Here’s another link: https://apple.stackexchange.com/questions/43199/turning-off-ambient-light-control

The ASUS, where I expect I can now do my PL4 editing, doesn’t have an ambient light sensor - I think it is now properly calibrated, but I’m not sure.

I don’t know what the “80cd/m2 luminance” is, or how to set it. Is this part of the calibration procedure that I need to re-do, with that setting?

Maybe I can find a video that explains these things…

Assuming you’ve i1Studio, this is what you should see/select on the first screen.

Select Display on the left and you will get to this screen

Then this one…

Select as I have done and you will be prompted to use the sensor to measure the screen brightness. At which point, you will need to go into System Preferences | Monitors to set the brightness of the monitor. You will see one preferences dialog on each monitor - just set the one on which you are measuring.

Here’s the Monitor Preferences for my Apple Cinema display…

… and here’s the one for my MacBook Pro…

As you can see, both have the automatic brightness disabled to ensure that they don’t keep on changing and spoiling the calibration. At the appropriate point in the calibration process, you will be shown a little “light meter”, which will guide you as to how to adjust the brightness.

Thank you for the detailed explanation. I did this earlier today, just guessing what to do. Now I have real information to follow, and a few questions.

First screen - no issues.

Second screen - I will select my ASUS monitor, as I don’t want to mess around with the iMac itself. Your example screen a the left says to use PHOTO on this screen, but you have CUSTOM. I don’t understand the details of the three things you are setting - do I just copy your information for my own display? I imagine we are setting the white point to be the small white area with the tiny dot in your image. Do I move that around, or does it just go to the white point by itself, and that’s where the first data comes from? Luminance - I assume I should use your value, and ditto for Tone Response Curve? …so much I don’t know - never needed to know, although I guess I should have learned this long ago.

Then I go to “measurement”. On your screen you checked "Adjust brightness, contrast, and RGB gains manually. For now, can I let it to this automatically? For you, it says to go into System Preferences | Monitors, but I have no such control in my System Preferences Window. I’ll make a screen capture and post it:

There is no automatic brightness for my ASUS, only for my iMac, but I’m not going to mess with the settings on the iMac. I will do my image editing on my 27" ASUS.

Note: I do have lots of manual controls on the bottom of my ASUS, so if I can find the old manual, maybe I can adjust the brightness later.

Thanks for the time it took to put all that together. They ought to have sent me a user’s manual with the device, explaining all this in detail. All I got was a simple setup guide. :frowning:

For what it’s worth, the brightness of my ASUS now mostly matches the brightness of my iMac - this is indoors, with my LED ceiling lights lighting up the room.

Also, the ASUS screen color for “white” is slightly “warmer” than my iMac. The color white on my iMac is slightly brighter, but that is maybe because of the ambient lighting control. If I turn my room lights off, the ASUS is then brighter than the iMac.

Should I do the display calibration at night, with the room lights off, or ???

I went searching all over for a user manual, and found something even better. I’m following the steps now, but will work on recalibrating my ASUS display when I’m fully awake tomorrow. Here’s the link:

I wish the screen shots were in English, but I can adapt.

One more thing - I found this at the end of the review. Does the same thing apply to PL4? Do I need to enter something into PL4 so it understands the calibrator?

- [Short exercise 1]
Reproduce word for word the part of the monitor calibration discussion that begins with the words containing "There is no" and ends with "up the room.".

[Excerpts from a spatial dataset]
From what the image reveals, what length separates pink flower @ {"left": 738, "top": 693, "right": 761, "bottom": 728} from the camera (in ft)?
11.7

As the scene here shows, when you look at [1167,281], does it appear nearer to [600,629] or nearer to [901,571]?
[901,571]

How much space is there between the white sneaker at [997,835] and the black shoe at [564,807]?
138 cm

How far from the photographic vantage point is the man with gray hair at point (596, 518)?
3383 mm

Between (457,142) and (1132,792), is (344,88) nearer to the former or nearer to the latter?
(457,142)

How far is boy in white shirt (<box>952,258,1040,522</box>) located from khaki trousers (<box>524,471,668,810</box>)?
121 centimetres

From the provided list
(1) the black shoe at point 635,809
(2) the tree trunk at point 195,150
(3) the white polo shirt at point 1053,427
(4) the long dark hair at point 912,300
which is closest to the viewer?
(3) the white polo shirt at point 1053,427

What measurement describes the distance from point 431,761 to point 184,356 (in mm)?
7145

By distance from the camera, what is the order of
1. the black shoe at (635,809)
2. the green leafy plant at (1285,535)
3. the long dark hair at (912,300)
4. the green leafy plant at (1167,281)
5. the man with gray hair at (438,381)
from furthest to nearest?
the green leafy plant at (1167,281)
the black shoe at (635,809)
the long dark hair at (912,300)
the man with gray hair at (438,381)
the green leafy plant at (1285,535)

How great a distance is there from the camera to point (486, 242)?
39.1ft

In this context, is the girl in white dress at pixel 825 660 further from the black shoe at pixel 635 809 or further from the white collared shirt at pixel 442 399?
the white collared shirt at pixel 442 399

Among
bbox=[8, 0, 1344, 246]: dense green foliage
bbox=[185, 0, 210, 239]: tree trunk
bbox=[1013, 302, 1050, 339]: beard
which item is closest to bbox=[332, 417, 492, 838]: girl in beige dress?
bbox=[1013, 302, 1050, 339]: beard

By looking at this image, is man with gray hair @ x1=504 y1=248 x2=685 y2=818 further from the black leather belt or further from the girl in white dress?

- [Short exercise 2]
List every line in the records that contains the string "long", treating uppercase and lowercase as different.

- [Problem solution 1]
There is no automatic brightness for my ASUS, only for my iMac, but I’m not going to mess with the settings on the iMac. I will do my image editing on my 27" ASUS.

Note: I do have lots of manual controls on the bottom of my ASUS, so if I can find the old manual, maybe I can adjust the brightness later.

Thanks for the time it took to put all that together. They ought to have sent me a user’s manual with the device, explaining all this in detail. All I got was a simple setup guide. :frowning:

For what it’s worth, the brightness of my ASUS now mostly matches the brightness of my iMac - this is indoors, with my LED ceiling lights lighting up the room.

- [Problem solution 2]
(4) the long dark hair at point 912,300
3. the long dark hair at (912,300)
the long dark hair at (912,300)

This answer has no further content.